UnifyWeaver

Declarative Test Generation in UnifyWeaver

You asked a very insightful question about whether the test runners in UnifyWeaver were truly generated declaratively, or if they were just hardcoded Bash scripts embedded in Prolog. You were right to be skeptical of the simpler examples—the project contains a much more sophisticated, declarative, and automated system for testing.

This document explains how this advanced test generation works.

The Source of Truth: test_runner_inference.pl

The heart of this system is the file: src/unifyweaver/core/advanced/test_runner_inference.pl.

This script moves beyond simple hardcoded strings and implements a multi-stage pipeline to automatically generate comprehensive test runners.

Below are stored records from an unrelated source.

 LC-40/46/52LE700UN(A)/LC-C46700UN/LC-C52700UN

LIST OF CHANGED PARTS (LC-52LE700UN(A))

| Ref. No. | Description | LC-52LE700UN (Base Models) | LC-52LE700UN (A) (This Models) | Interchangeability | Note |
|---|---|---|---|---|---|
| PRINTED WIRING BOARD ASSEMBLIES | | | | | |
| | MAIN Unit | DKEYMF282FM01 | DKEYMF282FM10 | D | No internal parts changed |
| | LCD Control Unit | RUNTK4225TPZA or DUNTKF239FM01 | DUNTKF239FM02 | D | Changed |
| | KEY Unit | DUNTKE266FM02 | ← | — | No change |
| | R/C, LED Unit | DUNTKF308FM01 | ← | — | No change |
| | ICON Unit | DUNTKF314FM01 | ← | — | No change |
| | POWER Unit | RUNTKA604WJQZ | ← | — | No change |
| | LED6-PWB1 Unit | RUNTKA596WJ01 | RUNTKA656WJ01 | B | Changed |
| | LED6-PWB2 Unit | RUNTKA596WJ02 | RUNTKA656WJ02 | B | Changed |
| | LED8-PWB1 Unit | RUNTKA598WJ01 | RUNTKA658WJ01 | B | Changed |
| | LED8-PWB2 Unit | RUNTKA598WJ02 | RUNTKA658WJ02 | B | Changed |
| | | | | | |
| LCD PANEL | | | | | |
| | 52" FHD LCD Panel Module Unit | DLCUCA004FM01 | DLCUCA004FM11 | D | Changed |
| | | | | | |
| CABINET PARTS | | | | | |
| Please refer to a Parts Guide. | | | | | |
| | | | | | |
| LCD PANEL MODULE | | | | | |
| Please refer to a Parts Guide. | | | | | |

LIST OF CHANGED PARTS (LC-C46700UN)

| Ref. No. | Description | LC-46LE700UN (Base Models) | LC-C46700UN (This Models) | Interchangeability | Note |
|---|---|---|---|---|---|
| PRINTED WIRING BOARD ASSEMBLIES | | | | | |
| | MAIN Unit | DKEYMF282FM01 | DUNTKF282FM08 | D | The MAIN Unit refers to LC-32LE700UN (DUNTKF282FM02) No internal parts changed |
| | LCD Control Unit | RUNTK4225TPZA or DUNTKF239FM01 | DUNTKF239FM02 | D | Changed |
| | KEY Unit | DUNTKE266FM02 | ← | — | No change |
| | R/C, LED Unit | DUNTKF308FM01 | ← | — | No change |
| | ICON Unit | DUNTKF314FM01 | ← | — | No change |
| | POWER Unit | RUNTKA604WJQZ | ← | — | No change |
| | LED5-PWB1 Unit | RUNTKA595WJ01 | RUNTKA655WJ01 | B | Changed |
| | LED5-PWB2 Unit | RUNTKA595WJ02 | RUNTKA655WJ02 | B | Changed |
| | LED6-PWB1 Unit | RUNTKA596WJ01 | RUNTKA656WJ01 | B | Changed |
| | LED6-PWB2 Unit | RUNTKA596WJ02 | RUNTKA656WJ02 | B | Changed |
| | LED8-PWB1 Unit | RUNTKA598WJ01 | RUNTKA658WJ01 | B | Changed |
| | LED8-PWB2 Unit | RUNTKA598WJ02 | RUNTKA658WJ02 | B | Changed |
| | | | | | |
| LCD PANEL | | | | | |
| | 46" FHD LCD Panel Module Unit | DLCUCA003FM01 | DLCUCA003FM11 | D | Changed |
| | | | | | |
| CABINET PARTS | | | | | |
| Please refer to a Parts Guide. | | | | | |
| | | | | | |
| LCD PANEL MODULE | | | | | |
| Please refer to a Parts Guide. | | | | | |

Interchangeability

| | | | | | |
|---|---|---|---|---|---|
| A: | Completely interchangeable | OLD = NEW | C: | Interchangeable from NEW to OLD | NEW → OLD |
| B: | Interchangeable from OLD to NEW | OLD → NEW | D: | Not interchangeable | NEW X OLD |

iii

The Four-Stage Inference Pipeline

The process can be broken down into four main stages:

Stage 1: Scan for Compiled Scripts

The process begins by scanning the output directory (e.g., output/advanced/) for all the shell scripts (.sh files) that have been generated by the UnifyWeaver compiler. It intelligently filters out previous test runners and other non-essential files.

Stage 2: Extract Function Signatures

For each compiled script, the system reads its content and extracts a signature. This isn’t just the function’s name; it’s a rich set of metadata, including:

This signature provides the context needed for the next, most critical stage.

Stage 3: Infer Test Cases (The Declarative Core)

This is where the declarative magic happens. The system uses a set of Prolog rules (infer_test_cases/2) to define what kinds of tests are appropriate for a given function signature.

Instead of writing the tests in Bash, you define the strategy for creating tests in Prolog.

Here are some examples of these declarative rules:

Example 1: Testing a Numeric Function

The system has a rule that recognizes functions related to numeric calculations.

infer_test_cases(function(Name, 2, metadata(pattern_type(linear_recursive), _, _)),
                 TestCases) :-
    member(Name, [factorial, fib, power]), !,
    TestCases = [
        test('Base case 0', ['0', '']),
        test('Base case 1', ['1', '']),
        test('Larger value', ['5', ''])
    ].

In English, this rule says: “If you find a 2-argument, linearly recursive function whose name is factorial, fib, or power, then generate three test cases with the inputs 0, 1, and 5.”

Example 2: Testing a List-Processing Function

Another rule is designed for functions that operate on lists.

infer_test_cases(function(Name, 2, metadata(pattern_type(linear_recursive), _, _)),
                 TestCases) :-
    sub_atom(Name, _, _, _, list), !,
    TestCases = [
        test('Empty list', ['[]', '']),
        test('Single element list', ['[a]', '']),
        test('Three element list', ['[a,b,c]', ''])
    ].

In English, this rule says: “If you find a 2-argument, linearly recursive function with list in its name, then generate three test cases: one for an empty list, one for a single-element list, and one for a three-element list.”

The system has many such rules for different patterns, and even a fallback for generic functions. This is a truly declarative approach: you define the high-level testing strategy, and Prolog does the work of applying it.

Stage 4: Generate the Test Runner Script

Once the list of test cases has been inferred, the final stage is to generate the Bash test runner script. This script is created programmatically and contains:

  1. source commands to load the necessary compiled functions.
  2. A series of commands to execute each inferred test case.
  3. echo statements to print the test descriptions and results.

The generator can even create the runner in different styles, such as a more verbose “explicit” mode or a compact, loop-based “concise” mode.

Summary: From Declarative Rules to an Automated Test Suite

This advanced system provides a powerful and elegant workflow:

  1. You write your declarative Prolog code (facts and rules).
  2. You compile it with UnifyWeaver to produce optimized Bash scripts.
  3. You run the test_runner_inference.pl script.
  4. It inspects your compiled code, declaratively infers the correct way to test it, and generates a complete, ready-to-run test suite.

This is a perfect example of the UnifyWeaver philosophy: using a high-level, declarative language (Prolog) to automate and manage the complexity of a low-level, imperative environment (Bash).